North Korea man crossed armed border in possible defection to South

LEE JIN-MAN / POOL / AFP

South Korea's military said on Wednesday it had taken into custody a North Korean man who crossed the heavily fortified border with North Korea into the South, prompting an urgent search operation.

The man was found about 9:50 am (local time) on the eastern end of the Demilitarised Zone (DMZ) dividing the two Koreas, the Joint Chiefs of Staff (JCS) said, adding there was no unusual movement among North Korean troops.

"An investigation is planned to find out details about the man, including how he had come down and whether he wished to defect," the JCS said in a statement.

The person was first spotted crossing barbed wire fences installed along the border at 7:26 pm on Tuesday (1026 GMT), the News1 agency reported, citing an unnamed military source.

The Yonhap news agency said the military had issued a "Jindotgae" anti-infiltration alert for the eastern border area.

The defence ministry declined to confirm those reports, citing an ongoing investigation.

The operation came as South Korea on Wednesday restarted tours to the southern part of the DMZ, which has seen several armed clashes but also served as a venue for key inter-Korean events, including some of the most recent summits.

But the programme was suspended in October 2019 after an outbreak of deadly African swine fever broke out in North Korea, and then due to concerns about the novel coronavirus this year.

Unification Minister Lee In-young, celebrating the tours' resumption, made no mention of the North Korean man but called for free travel among all Koreans within the DMZ and a recovery of inter-Korean hotlines severed amid strained ties.

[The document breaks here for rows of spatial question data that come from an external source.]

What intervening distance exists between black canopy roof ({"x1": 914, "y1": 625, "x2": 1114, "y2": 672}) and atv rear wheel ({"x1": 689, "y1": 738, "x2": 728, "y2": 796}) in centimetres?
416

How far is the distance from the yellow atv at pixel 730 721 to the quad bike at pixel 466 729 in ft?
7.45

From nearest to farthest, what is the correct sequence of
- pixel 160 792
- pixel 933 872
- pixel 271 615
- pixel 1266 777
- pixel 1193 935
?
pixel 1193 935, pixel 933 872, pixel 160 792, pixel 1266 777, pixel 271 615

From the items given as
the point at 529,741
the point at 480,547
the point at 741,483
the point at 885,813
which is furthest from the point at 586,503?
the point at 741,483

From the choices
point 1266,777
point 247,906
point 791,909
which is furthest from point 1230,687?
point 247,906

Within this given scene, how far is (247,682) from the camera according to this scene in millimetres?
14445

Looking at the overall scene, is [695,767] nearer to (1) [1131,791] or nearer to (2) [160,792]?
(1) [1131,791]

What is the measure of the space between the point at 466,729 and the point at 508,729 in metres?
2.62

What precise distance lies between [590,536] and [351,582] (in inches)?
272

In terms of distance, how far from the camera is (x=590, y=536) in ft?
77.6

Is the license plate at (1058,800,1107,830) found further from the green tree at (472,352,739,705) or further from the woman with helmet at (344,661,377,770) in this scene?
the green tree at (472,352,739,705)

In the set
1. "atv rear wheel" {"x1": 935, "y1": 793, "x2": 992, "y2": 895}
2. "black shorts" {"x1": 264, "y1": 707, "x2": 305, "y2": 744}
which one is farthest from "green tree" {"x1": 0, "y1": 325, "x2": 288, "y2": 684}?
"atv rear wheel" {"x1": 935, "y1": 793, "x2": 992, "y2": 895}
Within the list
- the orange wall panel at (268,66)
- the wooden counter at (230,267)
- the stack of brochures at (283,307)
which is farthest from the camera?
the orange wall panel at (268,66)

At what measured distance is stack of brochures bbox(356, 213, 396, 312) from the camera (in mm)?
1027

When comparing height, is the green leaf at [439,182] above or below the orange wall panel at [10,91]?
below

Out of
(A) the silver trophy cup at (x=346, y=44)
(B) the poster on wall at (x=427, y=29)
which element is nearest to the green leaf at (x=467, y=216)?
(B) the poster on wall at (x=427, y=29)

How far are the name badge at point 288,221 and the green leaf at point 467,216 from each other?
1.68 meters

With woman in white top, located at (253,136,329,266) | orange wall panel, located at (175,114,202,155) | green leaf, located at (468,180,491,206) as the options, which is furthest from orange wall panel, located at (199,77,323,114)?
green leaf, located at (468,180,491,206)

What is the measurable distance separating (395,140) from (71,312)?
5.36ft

"Re-establishing round-the-clock communication channels would be a basis for restoring inter-Korean relations," Lee, who oversees cross-border affairs, told a ceremony at the truce village of Panmunjom within the DMZ.

In 2018, a North Korean soldier defected to South Korea via the eastern DMZ. North Korean troops fired at another soldier when he drove an army truck through the DMZ in a dramatic escape to the South in 2017.

Inter-Korean relations soured as denuclearisation talks between Pyongyang and Washington stalled last year. In September, North Korean troops shot dead a South Korean fisheries official who went missing at sea, sparking public and political furore in the South.